Provided text
------------

3-D vectors forces exerted upon a mast

[late347]

Homework Statement

The thick arrows represent forces exerrted upon the mast
Let $\vec{r_2} = ~~the~~ longer~force~ vector~~$
$\vec{r_1} = ~the ~shorter ~force ~ vector$

correspondinly $\vec{R_2} = cable ~~2$
$\vec{R_1} = cable~~1$

r_1 is in the same direction as R_1
r_2 is in the same direction as R_2
(I could not find the correct latex symbol for this, I want two vertical arrows side-by-side both facing upwards)

The thinner lines parallel to the forces which have endpoints in the xy- plane, those thin lines are the cables which are attached to the ground (xy- plane ostensibly) The cables are attached high up into the top of the mast. There's two cables and two forces in the picture currently.

a) calculate the two forces in the picture and give their coordinate form (using unit vectors)
b) calculate the sum of the two forces

c) a third cable is attached as follows. The tension is 800 N. Its endpoint will be (x, y). Define the force exterted upon the mast from this cable. (using unit vectors)

d) into which point in the xy plane, must the third cable be attached such that the resultant force from the three cable forces will be in the same direction as the mast ( the last part was a little bit unclear, but using common sense it would seem the resultant force needs to point down into the ground, and be parallel to the mast ?)The c) part was a little bit unclear to me what is being asked exactly.

Homework Equations

The Attempt at a Solution

a)

$\vec{r_2} = 272.91 \hat{i} + 682.22 \hat{j} - 818.62 \hat{k}$
$\vec{r_1} = - 471.5 \hat{j} - 707.24 \hat{k}$

b) $\vec{F_{sum}} = \vec{r_1}+ \vec{r_2} = 272.91 \hat{i} + 210.725 \hat{j} - 1525.86 \hat{k}$c) I was a little bit unconviced of finding a definite solution for the endpoint of the third cable on the xy plane.

c1) It seems as though infinite number of points exist as solutions ? The length of the third cable is ostensible finite length, but it is unknown length also.

c2) We only know the force exerted by the third cable upon the mast. Not the length of the third cable.

c3) If the cable were of fixed length such that the third cable is called C

c4) C is attached to the top of the mast, and C is a taut line, somewhat analogous to a stick. C will draw out a circle in the xy plane. All those points in the circumference of the circle are correct solutions for point (x,y)

------------

Recorded data
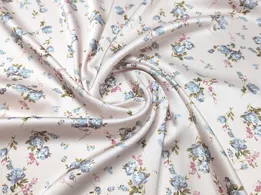 Шовк Армані квіткова мрія, світло-бежевий - інтернет-магазин tkani-atlas.com.ua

------------

Brief
Reproduce word for word the part of the mast-forces thread above, starting at "c1) It seems" and ending at "the third cable.".

Result of the task
c1) It seems as though infinite number of points exist as solutions ? The length of the third cable is ostensible finite length, but it is unknown length also.

c2) We only know the force exerted by the third cable upon the mast. Not the length of the third cable.